Your instructions -
Count the lines below that contain the word "camera", and give only the resulting number.

Data shown -
>> Begin

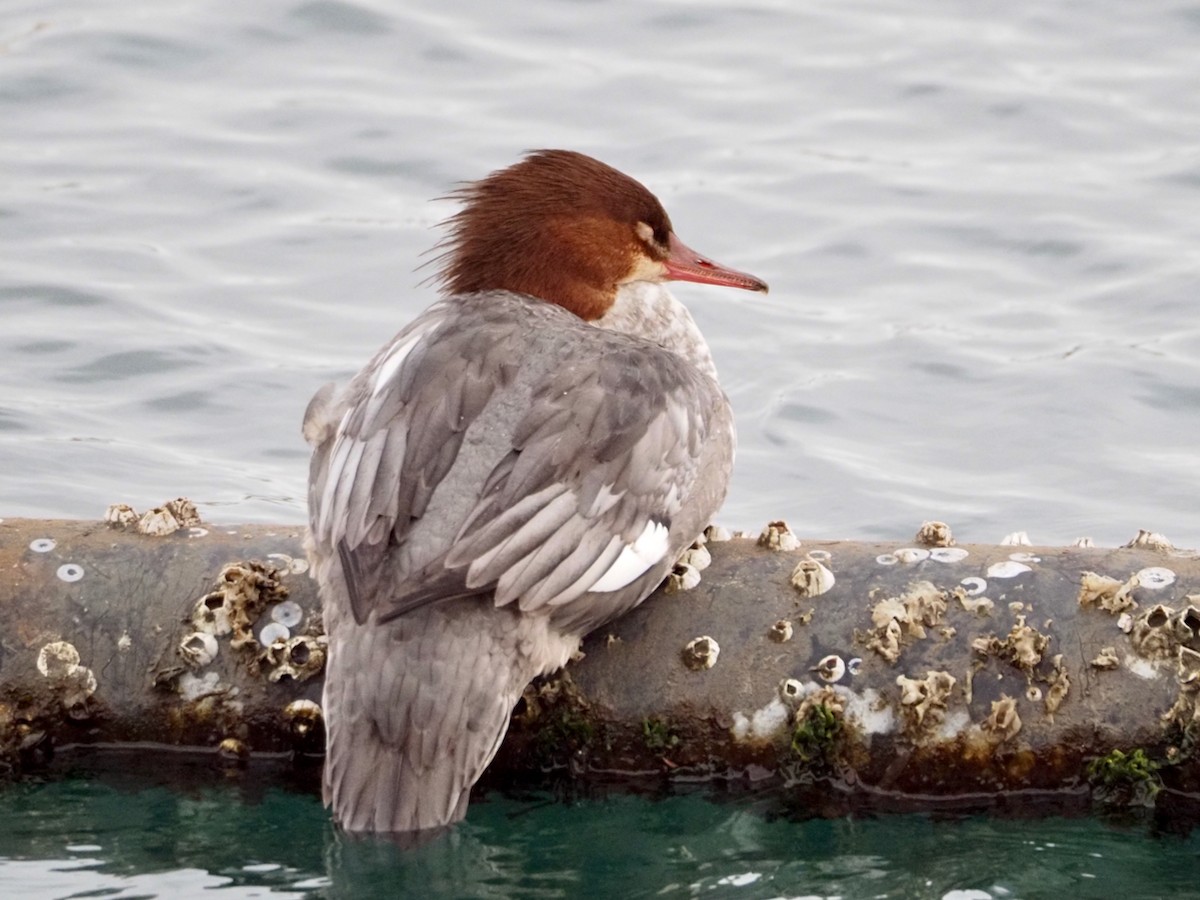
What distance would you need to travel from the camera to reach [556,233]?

>> End
>> Begin

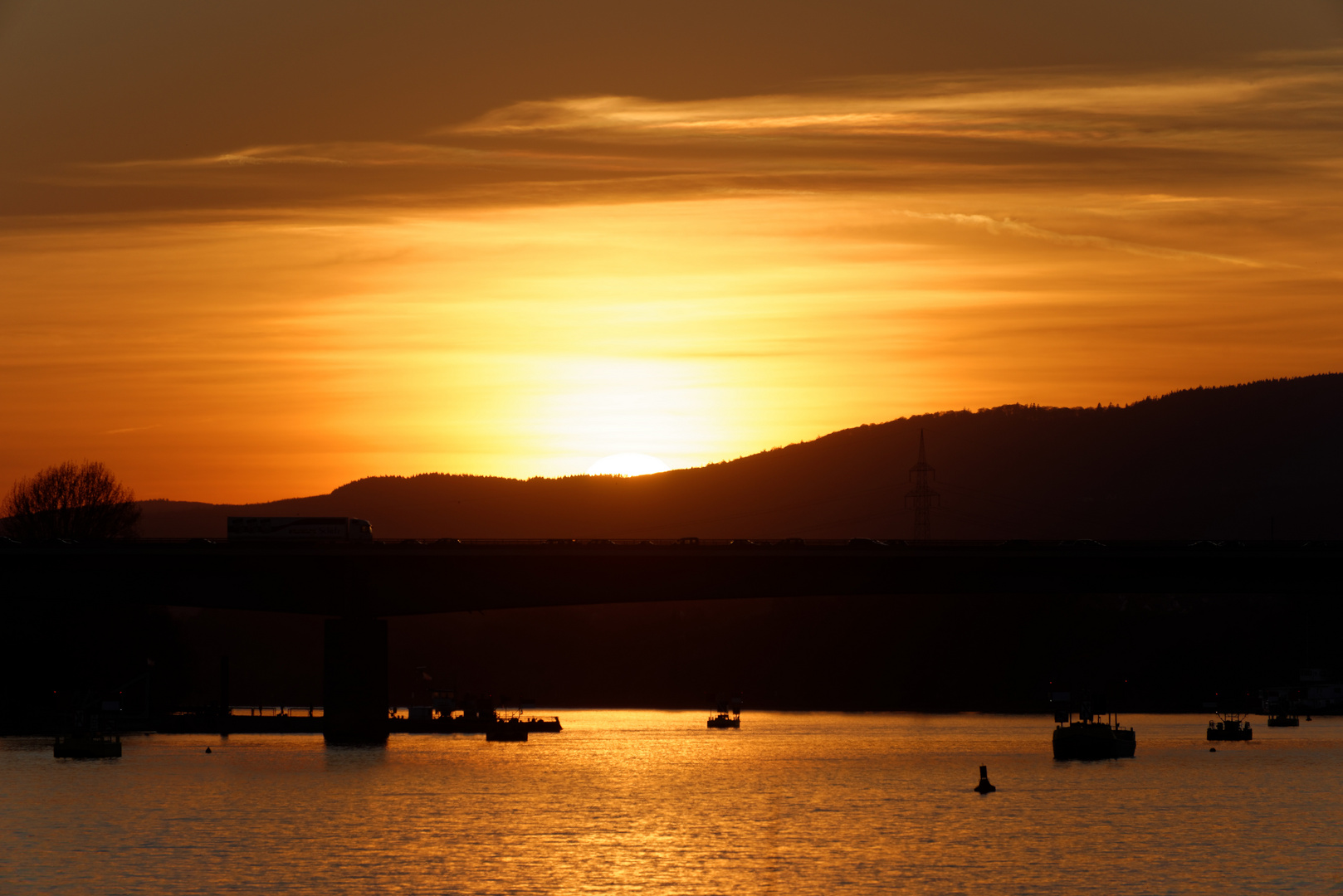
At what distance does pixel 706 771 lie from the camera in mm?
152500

>> End
>> Begin

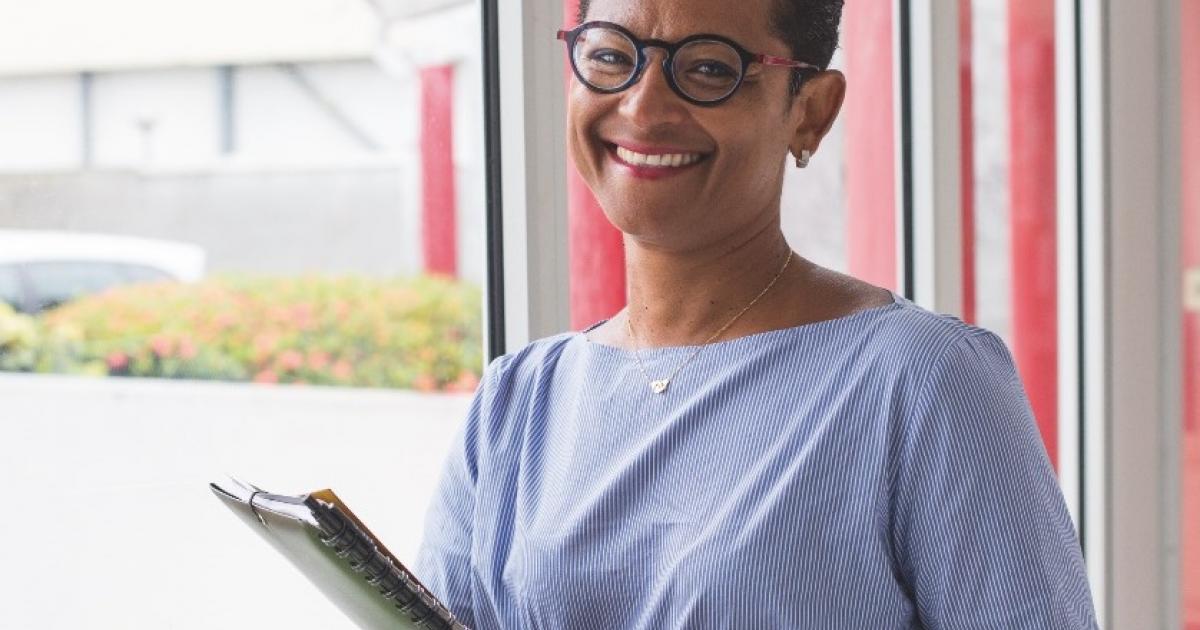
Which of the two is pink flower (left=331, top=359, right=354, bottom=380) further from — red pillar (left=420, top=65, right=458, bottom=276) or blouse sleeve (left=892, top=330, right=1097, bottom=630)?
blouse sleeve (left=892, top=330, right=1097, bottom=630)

>> End

Result of the task -
2